━━ Text
The Committee on Scholarly Editions of the Modern Language Association (MLA) has authorized this version as the "Approved Edition" of Tender Buttons. What does that mean? The MLA, founded in 1883 with nearly 30,000 members in 100 countries today, promotes and provides a forum for scholarly projects such as corrected editions of modern language works. Their stamp of approval gives credibility to Dr. Perlow, an assistant professor of English at Oklahoma State University where he teaches American literature, poetry and poetics, new media studies, and gay and lesbian literature. The MLA approval also endorses his decision to invite award-winning poet, critic, and scholar Juliana Spahr to comment on Stein's long poem. However, the MLA approval moves this edition squarely into the category of an academic book, a classification that might have both pleased and consternated Stein. Why so? Stein, like Perlow—by the way, he is also a poet—believed that anybody could read and enjoy her work.

The MLA publishes most of its journal articles (PLMA) on topics dealing with the work of deceased writers. As Dr. Spahr points out in her reader-friendly Afterword, Tender Buttons took a lot of jabs from the critics. While Stein had already self-published two works of fiction—Three Lives and The Making of Americans: Being a History of a Family's ProgressTender Buttons was her first invited publication and its arrival marked a battery of derisive criticism still continuing among critics who have skimmed but not studied the work.
━━━━
━━ Input data
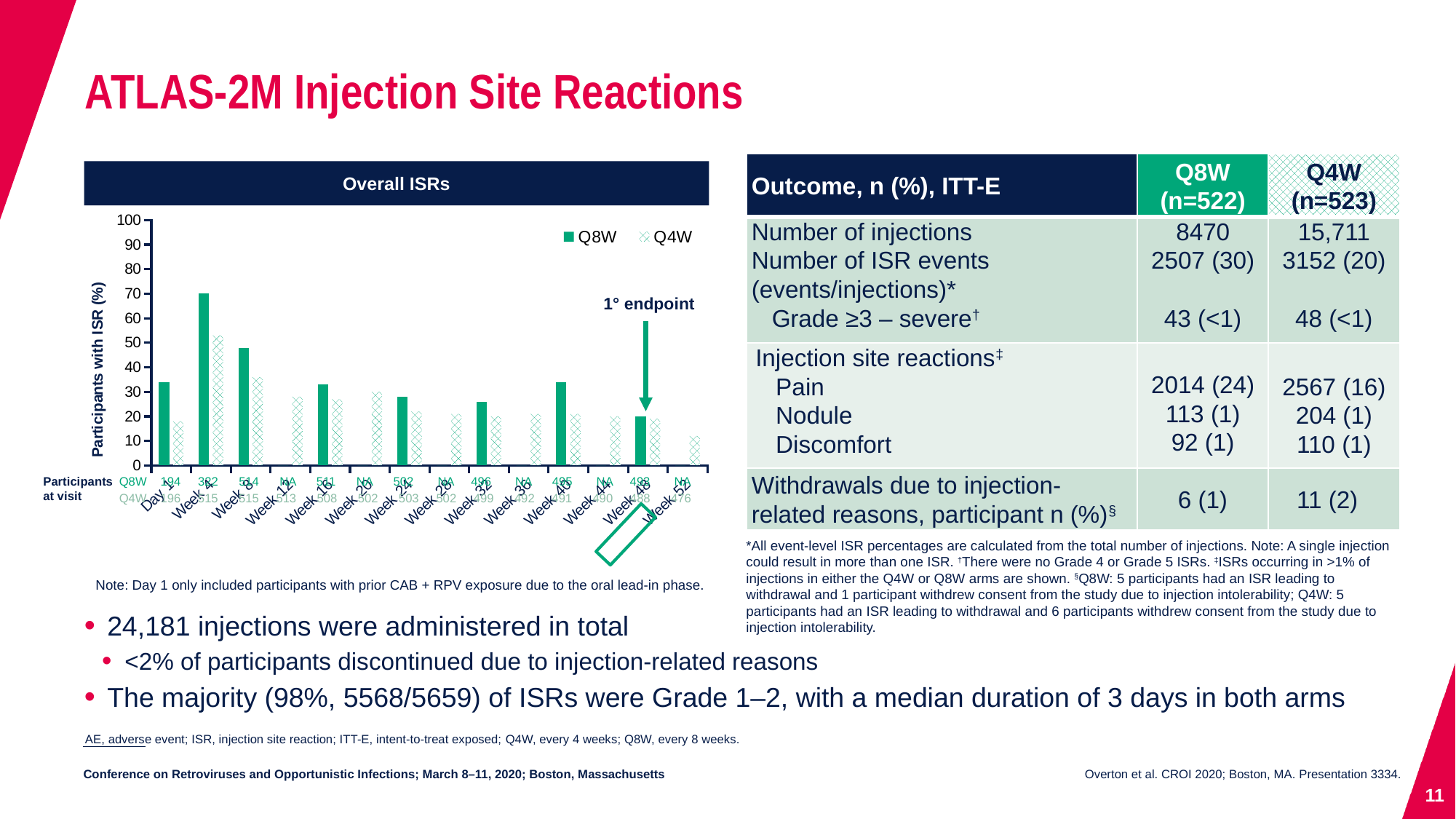
Is the Q4W value at Day 1 greater or less than 20? less How many series does the chart legend list? 2 What is the label of the chart's y axis? Participants with ISR (%) Is the Q4W value at Week 52 greater or less than 20? less At which visit is the Q8W value highest? Week 4 At Week 8, which series has the larger value, Q8W or Q4W? Q8W Is the Q8W value at Week 48 greater or less than 30? less At which visit is the Q4W value highest? Week 4 How many time points (categories) are shown along the x axis of the chart? 14 What is the title of the chart? Overall ISRs What kind of chart is shown on the slide? Bar chart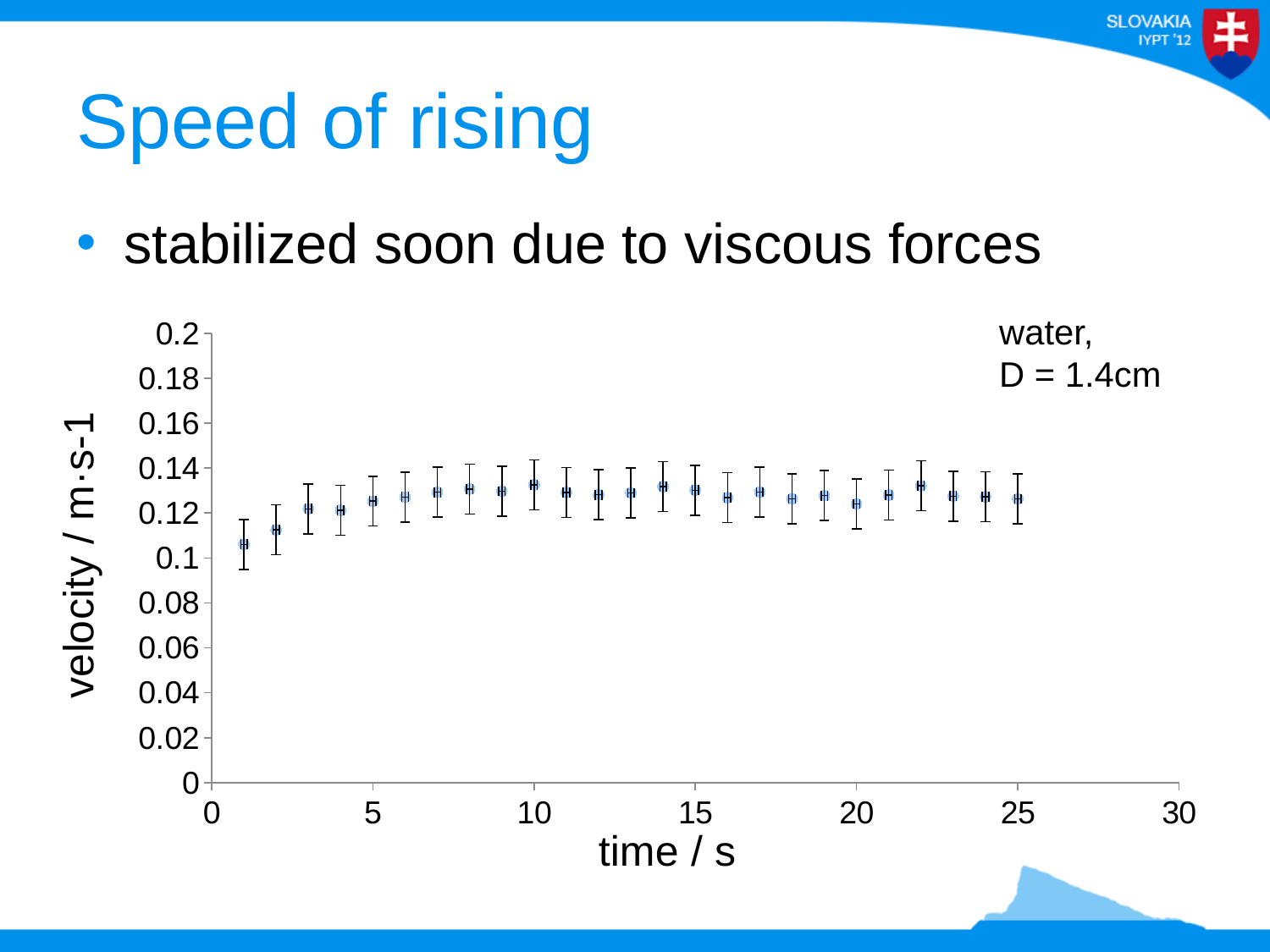
Is the velocity at 25 s greater or less than 0.1? greater What is the label of the x axis? time / s How many data points are plotted on the chart? 25 Is the velocity at 10 s greater or less than 0.12? greater How does the velocity change along the time axis? rises at first, then stabilizes Which is larger, the velocity at 1 s or the velocity at 10 s? 10 s What kind of chart is shown on the slide? scatter plot At which time is the velocity lowest? 1 s Is the velocity at 15 s greater or less than 0.14? less Which is larger, the velocity at 2 s or the velocity at 20 s? 20 s What is the label of the y axis? velocity / m·s-1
━━━━
## Instruction
Answer from the text about the Tender Buttons edition:
(a) In what year was the MLA founded?
(b) Where is Dr. Perlow an assistant professor?
(c) According to the text, who did Stein believe could read and enjoy her work?

## Solution to this exercise
(a) 1883
(b) Oklahoma State University
(c) Anybody